Closing clarification

This research note does not argue that AI systems are unreliable, nor that organisations are failing their governance responsibilities.

It clarifies the limits of descriptive research and defines the evidentiary threshold required to go further.

That threshold has not yet been crossed in the accompanying case study. Whether it should be crossed is a matter for subsequent work, not assumption.


Editor’s Note

AIVO Journal publishes case studies, research notes, and governance analyses as part of a deliberately sequenced research program.

In emerging areas of AI governance, descriptive observation and normative conclusion are often collapsed into a single artefact. This can obscure what has been empirically demonstrated versus what is being proposed or assumed. AIVO Journal treats that collapse as a methodological error.

The accompanying case study documents an observable condition in third-party AI system behavior under defined boundary conditions. It does not assess enterprise conduct, assign responsibility, or argue for governance intervention.
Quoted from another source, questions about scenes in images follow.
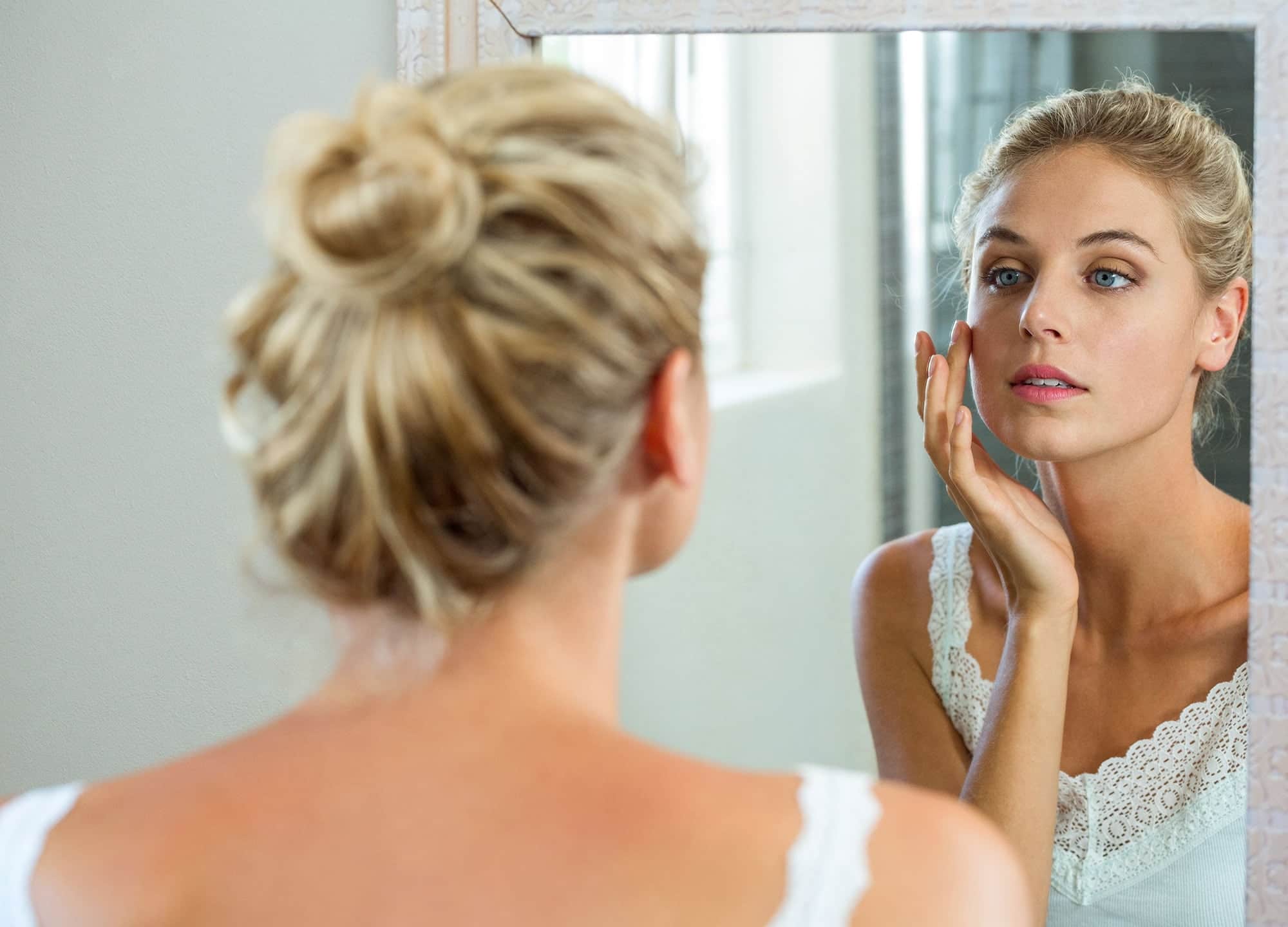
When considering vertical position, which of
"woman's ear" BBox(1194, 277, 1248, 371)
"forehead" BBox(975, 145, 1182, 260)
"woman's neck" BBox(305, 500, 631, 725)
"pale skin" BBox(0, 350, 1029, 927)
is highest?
"forehead" BBox(975, 145, 1182, 260)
This Research Note is published alongside the case study to make that scope explicit. Its purpose is to clarify what the descriptive work establishes, what it does not, and what additional evidence would be required to progress from observation to governance relevance.

Publishing methodological notes alongside empirical work is intentional. It allows readers to evaluate findings on their own merits, without being asked to accept conclusions that have not yet been supported by evidence.

Future AIVO Journal articles may address the governance implications of AI-mediated representations, but only where process-level evidence supports such analysis. Until then, this separation between description and prescription is maintained by design.


External AI Representations and Evidentiary Reconstructability
This deposit contains a descriptive case study and accompanying research note originally published in AIVO Journal. The work documents observable behaviour of third-party AI systems when generating enterprise-level representations under disclosure absence. It does not assess accuracy, enterprise conduct, or governance obligations. The analysis is intentionally pre-normative and is provided for research, citation, and archival purposes.